Kenny Gorman presents on the gotchas with MongoDB and how to scale it appropriately.
Scale = very big, busy, tricky system
Denormalize till it works to get to true scale; split vertically and then horizontally
Scaling today is focused on rapid development
MongoDB is an OPS nightmare
built-in horiz. scaling and replication 65% deployments are in the cloud
MongoDB challenges:
- Course lock scope; 2.2 has DB lock scope; 2.0 was global
- Visibility
- Schema – still need to business stuff
- When bad things happen…it goes down fast
Design for scale:
- Denormalize into diff.

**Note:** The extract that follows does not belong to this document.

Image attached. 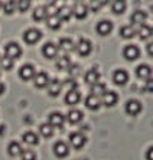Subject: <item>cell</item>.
Masks as SVG:
<instances>
[{"label": "cell", "mask_w": 153, "mask_h": 160, "mask_svg": "<svg viewBox=\"0 0 153 160\" xmlns=\"http://www.w3.org/2000/svg\"><path fill=\"white\" fill-rule=\"evenodd\" d=\"M41 38H42V33H41V30H38V29H28L26 32L23 33V39L29 45H33V43H36V42H39Z\"/></svg>", "instance_id": "cell-2"}, {"label": "cell", "mask_w": 153, "mask_h": 160, "mask_svg": "<svg viewBox=\"0 0 153 160\" xmlns=\"http://www.w3.org/2000/svg\"><path fill=\"white\" fill-rule=\"evenodd\" d=\"M146 49H147V53H149V55L152 56V55H153V46H152V43L147 45V48H146Z\"/></svg>", "instance_id": "cell-42"}, {"label": "cell", "mask_w": 153, "mask_h": 160, "mask_svg": "<svg viewBox=\"0 0 153 160\" xmlns=\"http://www.w3.org/2000/svg\"><path fill=\"white\" fill-rule=\"evenodd\" d=\"M100 101L105 107H113V105L117 104V101H119V95H117L114 91H105L103 95H101Z\"/></svg>", "instance_id": "cell-3"}, {"label": "cell", "mask_w": 153, "mask_h": 160, "mask_svg": "<svg viewBox=\"0 0 153 160\" xmlns=\"http://www.w3.org/2000/svg\"><path fill=\"white\" fill-rule=\"evenodd\" d=\"M43 12H45V16H46V18H49V16H55L56 12H58V9H56V4L55 3L46 4L45 8H43Z\"/></svg>", "instance_id": "cell-33"}, {"label": "cell", "mask_w": 153, "mask_h": 160, "mask_svg": "<svg viewBox=\"0 0 153 160\" xmlns=\"http://www.w3.org/2000/svg\"><path fill=\"white\" fill-rule=\"evenodd\" d=\"M98 79H100V74H98V71L95 69V68H91L90 71L85 74V81L87 84H91V85H94V84H97Z\"/></svg>", "instance_id": "cell-21"}, {"label": "cell", "mask_w": 153, "mask_h": 160, "mask_svg": "<svg viewBox=\"0 0 153 160\" xmlns=\"http://www.w3.org/2000/svg\"><path fill=\"white\" fill-rule=\"evenodd\" d=\"M64 121H65V117L61 114V112H52L51 116H49V126L52 127H58V128H61V127L64 126Z\"/></svg>", "instance_id": "cell-12"}, {"label": "cell", "mask_w": 153, "mask_h": 160, "mask_svg": "<svg viewBox=\"0 0 153 160\" xmlns=\"http://www.w3.org/2000/svg\"><path fill=\"white\" fill-rule=\"evenodd\" d=\"M146 18H147V15L143 10H136L131 15V23L133 25H139V26H143L146 22Z\"/></svg>", "instance_id": "cell-19"}, {"label": "cell", "mask_w": 153, "mask_h": 160, "mask_svg": "<svg viewBox=\"0 0 153 160\" xmlns=\"http://www.w3.org/2000/svg\"><path fill=\"white\" fill-rule=\"evenodd\" d=\"M136 75L140 79H150V77H152V68L147 67V65H140L136 69Z\"/></svg>", "instance_id": "cell-20"}, {"label": "cell", "mask_w": 153, "mask_h": 160, "mask_svg": "<svg viewBox=\"0 0 153 160\" xmlns=\"http://www.w3.org/2000/svg\"><path fill=\"white\" fill-rule=\"evenodd\" d=\"M111 10L113 13H116V15H121L124 10H126V3H124L123 0H117L114 3L111 4Z\"/></svg>", "instance_id": "cell-29"}, {"label": "cell", "mask_w": 153, "mask_h": 160, "mask_svg": "<svg viewBox=\"0 0 153 160\" xmlns=\"http://www.w3.org/2000/svg\"><path fill=\"white\" fill-rule=\"evenodd\" d=\"M79 100H81V94H79V91H77L75 88L69 89V91L67 92V95H65V102H67L68 105L78 104Z\"/></svg>", "instance_id": "cell-8"}, {"label": "cell", "mask_w": 153, "mask_h": 160, "mask_svg": "<svg viewBox=\"0 0 153 160\" xmlns=\"http://www.w3.org/2000/svg\"><path fill=\"white\" fill-rule=\"evenodd\" d=\"M0 65H2V68H3V69L10 71L12 68H13V61L9 59L8 56H2V58H0Z\"/></svg>", "instance_id": "cell-35"}, {"label": "cell", "mask_w": 153, "mask_h": 160, "mask_svg": "<svg viewBox=\"0 0 153 160\" xmlns=\"http://www.w3.org/2000/svg\"><path fill=\"white\" fill-rule=\"evenodd\" d=\"M91 49H93V46H91V42H88L87 39H79L78 45H77V52H78L79 55H81V56L90 55Z\"/></svg>", "instance_id": "cell-9"}, {"label": "cell", "mask_w": 153, "mask_h": 160, "mask_svg": "<svg viewBox=\"0 0 153 160\" xmlns=\"http://www.w3.org/2000/svg\"><path fill=\"white\" fill-rule=\"evenodd\" d=\"M8 152L10 156H20V153H22V147H20V144H19L18 142H12L10 144H9L8 147Z\"/></svg>", "instance_id": "cell-27"}, {"label": "cell", "mask_w": 153, "mask_h": 160, "mask_svg": "<svg viewBox=\"0 0 153 160\" xmlns=\"http://www.w3.org/2000/svg\"><path fill=\"white\" fill-rule=\"evenodd\" d=\"M39 133H41L42 137L49 138L54 134V128L49 126V124H42V126L39 127Z\"/></svg>", "instance_id": "cell-31"}, {"label": "cell", "mask_w": 153, "mask_h": 160, "mask_svg": "<svg viewBox=\"0 0 153 160\" xmlns=\"http://www.w3.org/2000/svg\"><path fill=\"white\" fill-rule=\"evenodd\" d=\"M3 91H4V85H3V84H2V82H0V95L3 94Z\"/></svg>", "instance_id": "cell-43"}, {"label": "cell", "mask_w": 153, "mask_h": 160, "mask_svg": "<svg viewBox=\"0 0 153 160\" xmlns=\"http://www.w3.org/2000/svg\"><path fill=\"white\" fill-rule=\"evenodd\" d=\"M48 94L51 97H56V95H59L61 92V88H62V82L59 79H52V81H49L48 85Z\"/></svg>", "instance_id": "cell-11"}, {"label": "cell", "mask_w": 153, "mask_h": 160, "mask_svg": "<svg viewBox=\"0 0 153 160\" xmlns=\"http://www.w3.org/2000/svg\"><path fill=\"white\" fill-rule=\"evenodd\" d=\"M19 77L23 79V81H29L30 78H33L35 77V68L29 63L26 65H23L20 69H19Z\"/></svg>", "instance_id": "cell-7"}, {"label": "cell", "mask_w": 153, "mask_h": 160, "mask_svg": "<svg viewBox=\"0 0 153 160\" xmlns=\"http://www.w3.org/2000/svg\"><path fill=\"white\" fill-rule=\"evenodd\" d=\"M69 65H71V61H69L68 56H61V58L56 59V67L59 68V69H68Z\"/></svg>", "instance_id": "cell-32"}, {"label": "cell", "mask_w": 153, "mask_h": 160, "mask_svg": "<svg viewBox=\"0 0 153 160\" xmlns=\"http://www.w3.org/2000/svg\"><path fill=\"white\" fill-rule=\"evenodd\" d=\"M126 111L130 116H136V114H139V112L142 111V104L136 100H130L126 104Z\"/></svg>", "instance_id": "cell-17"}, {"label": "cell", "mask_w": 153, "mask_h": 160, "mask_svg": "<svg viewBox=\"0 0 153 160\" xmlns=\"http://www.w3.org/2000/svg\"><path fill=\"white\" fill-rule=\"evenodd\" d=\"M0 6H2V3H0Z\"/></svg>", "instance_id": "cell-44"}, {"label": "cell", "mask_w": 153, "mask_h": 160, "mask_svg": "<svg viewBox=\"0 0 153 160\" xmlns=\"http://www.w3.org/2000/svg\"><path fill=\"white\" fill-rule=\"evenodd\" d=\"M123 55H124L126 59L135 61L140 56V51H139V48L135 46V45H127L126 48H124V51H123Z\"/></svg>", "instance_id": "cell-6"}, {"label": "cell", "mask_w": 153, "mask_h": 160, "mask_svg": "<svg viewBox=\"0 0 153 160\" xmlns=\"http://www.w3.org/2000/svg\"><path fill=\"white\" fill-rule=\"evenodd\" d=\"M100 6H104V3H91V8H94L95 10L94 12H97V9L100 8Z\"/></svg>", "instance_id": "cell-41"}, {"label": "cell", "mask_w": 153, "mask_h": 160, "mask_svg": "<svg viewBox=\"0 0 153 160\" xmlns=\"http://www.w3.org/2000/svg\"><path fill=\"white\" fill-rule=\"evenodd\" d=\"M15 6H16L15 2H6V3H3L4 13H6V15H10V13H13V10H15Z\"/></svg>", "instance_id": "cell-38"}, {"label": "cell", "mask_w": 153, "mask_h": 160, "mask_svg": "<svg viewBox=\"0 0 153 160\" xmlns=\"http://www.w3.org/2000/svg\"><path fill=\"white\" fill-rule=\"evenodd\" d=\"M59 48L62 49V51H65V52H71V51H74L75 45L74 42L71 41V39H68V38H62L59 41Z\"/></svg>", "instance_id": "cell-25"}, {"label": "cell", "mask_w": 153, "mask_h": 160, "mask_svg": "<svg viewBox=\"0 0 153 160\" xmlns=\"http://www.w3.org/2000/svg\"><path fill=\"white\" fill-rule=\"evenodd\" d=\"M100 105H101V101H100V97H97V95L90 94V95L85 98V107L88 108V110L95 111V110H98V108H100Z\"/></svg>", "instance_id": "cell-13"}, {"label": "cell", "mask_w": 153, "mask_h": 160, "mask_svg": "<svg viewBox=\"0 0 153 160\" xmlns=\"http://www.w3.org/2000/svg\"><path fill=\"white\" fill-rule=\"evenodd\" d=\"M54 153H55L56 157H67L68 153H69V149H68V146L65 144L64 142H58L54 144Z\"/></svg>", "instance_id": "cell-14"}, {"label": "cell", "mask_w": 153, "mask_h": 160, "mask_svg": "<svg viewBox=\"0 0 153 160\" xmlns=\"http://www.w3.org/2000/svg\"><path fill=\"white\" fill-rule=\"evenodd\" d=\"M56 16H58V19H59L61 22H68L72 16V12H71V9H68V8H61L56 12Z\"/></svg>", "instance_id": "cell-22"}, {"label": "cell", "mask_w": 153, "mask_h": 160, "mask_svg": "<svg viewBox=\"0 0 153 160\" xmlns=\"http://www.w3.org/2000/svg\"><path fill=\"white\" fill-rule=\"evenodd\" d=\"M22 140L26 143V144L32 146V144H38V142H39V137H38L33 131H26V133H23Z\"/></svg>", "instance_id": "cell-23"}, {"label": "cell", "mask_w": 153, "mask_h": 160, "mask_svg": "<svg viewBox=\"0 0 153 160\" xmlns=\"http://www.w3.org/2000/svg\"><path fill=\"white\" fill-rule=\"evenodd\" d=\"M69 142H71L72 147H75V149H82L84 147V144H85L87 142V138L84 134L81 133H72L71 136H69Z\"/></svg>", "instance_id": "cell-5"}, {"label": "cell", "mask_w": 153, "mask_h": 160, "mask_svg": "<svg viewBox=\"0 0 153 160\" xmlns=\"http://www.w3.org/2000/svg\"><path fill=\"white\" fill-rule=\"evenodd\" d=\"M20 156H22V160H36V154L32 150H25L20 153Z\"/></svg>", "instance_id": "cell-37"}, {"label": "cell", "mask_w": 153, "mask_h": 160, "mask_svg": "<svg viewBox=\"0 0 153 160\" xmlns=\"http://www.w3.org/2000/svg\"><path fill=\"white\" fill-rule=\"evenodd\" d=\"M91 91H93L91 94L97 95V97H98V95H103V94L105 92V85H104V84H100V82H97V84H94V85H93Z\"/></svg>", "instance_id": "cell-34"}, {"label": "cell", "mask_w": 153, "mask_h": 160, "mask_svg": "<svg viewBox=\"0 0 153 160\" xmlns=\"http://www.w3.org/2000/svg\"><path fill=\"white\" fill-rule=\"evenodd\" d=\"M113 81L117 85H124L127 81H129V74L123 69H117L114 74H113Z\"/></svg>", "instance_id": "cell-16"}, {"label": "cell", "mask_w": 153, "mask_h": 160, "mask_svg": "<svg viewBox=\"0 0 153 160\" xmlns=\"http://www.w3.org/2000/svg\"><path fill=\"white\" fill-rule=\"evenodd\" d=\"M146 159L147 160H153V149L150 147L149 152H147V154H146Z\"/></svg>", "instance_id": "cell-40"}, {"label": "cell", "mask_w": 153, "mask_h": 160, "mask_svg": "<svg viewBox=\"0 0 153 160\" xmlns=\"http://www.w3.org/2000/svg\"><path fill=\"white\" fill-rule=\"evenodd\" d=\"M42 53H43V56L48 58V59H54V58H56V55H58V48H56V45H54V43L49 42V43L43 45Z\"/></svg>", "instance_id": "cell-10"}, {"label": "cell", "mask_w": 153, "mask_h": 160, "mask_svg": "<svg viewBox=\"0 0 153 160\" xmlns=\"http://www.w3.org/2000/svg\"><path fill=\"white\" fill-rule=\"evenodd\" d=\"M137 35H139L140 39H147V38L152 36V28L147 26V25H143V26L139 28Z\"/></svg>", "instance_id": "cell-30"}, {"label": "cell", "mask_w": 153, "mask_h": 160, "mask_svg": "<svg viewBox=\"0 0 153 160\" xmlns=\"http://www.w3.org/2000/svg\"><path fill=\"white\" fill-rule=\"evenodd\" d=\"M46 25H48V28L49 29H54V30H56V29H59V26H61V20L58 19V16H49V18H46Z\"/></svg>", "instance_id": "cell-28"}, {"label": "cell", "mask_w": 153, "mask_h": 160, "mask_svg": "<svg viewBox=\"0 0 153 160\" xmlns=\"http://www.w3.org/2000/svg\"><path fill=\"white\" fill-rule=\"evenodd\" d=\"M136 33V30L133 26H130V25H127V26H123L121 29H120V35H121V38H124V39H130V38H133Z\"/></svg>", "instance_id": "cell-26"}, {"label": "cell", "mask_w": 153, "mask_h": 160, "mask_svg": "<svg viewBox=\"0 0 153 160\" xmlns=\"http://www.w3.org/2000/svg\"><path fill=\"white\" fill-rule=\"evenodd\" d=\"M46 16H45V12H43V8H38L33 10V19L36 20V22H41V20H43Z\"/></svg>", "instance_id": "cell-36"}, {"label": "cell", "mask_w": 153, "mask_h": 160, "mask_svg": "<svg viewBox=\"0 0 153 160\" xmlns=\"http://www.w3.org/2000/svg\"><path fill=\"white\" fill-rule=\"evenodd\" d=\"M72 15L75 16V18L78 19H85L87 15H88V9H87V6L84 3H79V2H77V3L74 4V8L71 9Z\"/></svg>", "instance_id": "cell-4"}, {"label": "cell", "mask_w": 153, "mask_h": 160, "mask_svg": "<svg viewBox=\"0 0 153 160\" xmlns=\"http://www.w3.org/2000/svg\"><path fill=\"white\" fill-rule=\"evenodd\" d=\"M16 6H18V9L20 12H26L28 9H29V6H30V2L29 0H22V2H18Z\"/></svg>", "instance_id": "cell-39"}, {"label": "cell", "mask_w": 153, "mask_h": 160, "mask_svg": "<svg viewBox=\"0 0 153 160\" xmlns=\"http://www.w3.org/2000/svg\"><path fill=\"white\" fill-rule=\"evenodd\" d=\"M111 30H113V25L110 20H101V22H98L97 32L101 35V36H107Z\"/></svg>", "instance_id": "cell-18"}, {"label": "cell", "mask_w": 153, "mask_h": 160, "mask_svg": "<svg viewBox=\"0 0 153 160\" xmlns=\"http://www.w3.org/2000/svg\"><path fill=\"white\" fill-rule=\"evenodd\" d=\"M67 120H68V121H69L71 124L79 123V121L82 120V112L79 111V110H71V111L68 112Z\"/></svg>", "instance_id": "cell-24"}, {"label": "cell", "mask_w": 153, "mask_h": 160, "mask_svg": "<svg viewBox=\"0 0 153 160\" xmlns=\"http://www.w3.org/2000/svg\"><path fill=\"white\" fill-rule=\"evenodd\" d=\"M33 82H35V85H36L38 88H43V87H46L49 84L48 74H46V72H38V74H35Z\"/></svg>", "instance_id": "cell-15"}, {"label": "cell", "mask_w": 153, "mask_h": 160, "mask_svg": "<svg viewBox=\"0 0 153 160\" xmlns=\"http://www.w3.org/2000/svg\"><path fill=\"white\" fill-rule=\"evenodd\" d=\"M4 53H6L4 56H8L9 59L13 61V59H16V58H19V56L22 55V48H20L16 42H10V43L6 45Z\"/></svg>", "instance_id": "cell-1"}]
</instances>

DB’s
- Tune your workloads
- NoORM; dump it
- Shard early (Think about your shard key in advance)
- Replicate (How to get availability)
- Load test pre-prod
Other thoughts:
- Embed vs. not
- Indexing the right amount (btree index 10% drop in performance for every index added; covered indexes are cool)
- Atomic ops; use them! (set, pop, push)
- Use profiler and explain(); you can mine the profiler collection for optimizing
Shard Keys:
- Tradeoffs – uses range-based shard key
- Local vs. Scattered
- Figure this out at design time
Architecture:
- Engage all processors
- Replication is election based and has fault zones so you can plan; “shell game” – rebuild slaves due to fragmentation
- Client connections, getLastError
I/O
- Need fast response time from disk when passivating for large DBs
Perform work on slave and rotate that back in for the primary to do the “shell game”
Add arbitar to replicaSets so it prevents replica set down from voting for itself error
Random partitioning tips:
- Monitor elections and who is the primary
- Write scripts to kill sessions
- automate or die
- mongostat (like iostat)
- historical performance and serverstatus to get histogram of perf. (or just use MMS)
Gotchas:
- Logical schema corruption – use docs to manage it across teams especially types
- Locks are DB so split DB’s if required; 50% lock status is considered slow
- Not enough I/O perf
- Engage all processors (use test harness and optimize for scaling)
- Visibility (save data over time; monitoring; MMS, etc.)
- Not understanding how MongoDB works; use it when it makes sense
- Don’t believe the FUD
@kennygorman; kgorman@objectrocket.com
rocketstat a good replacement for mongostat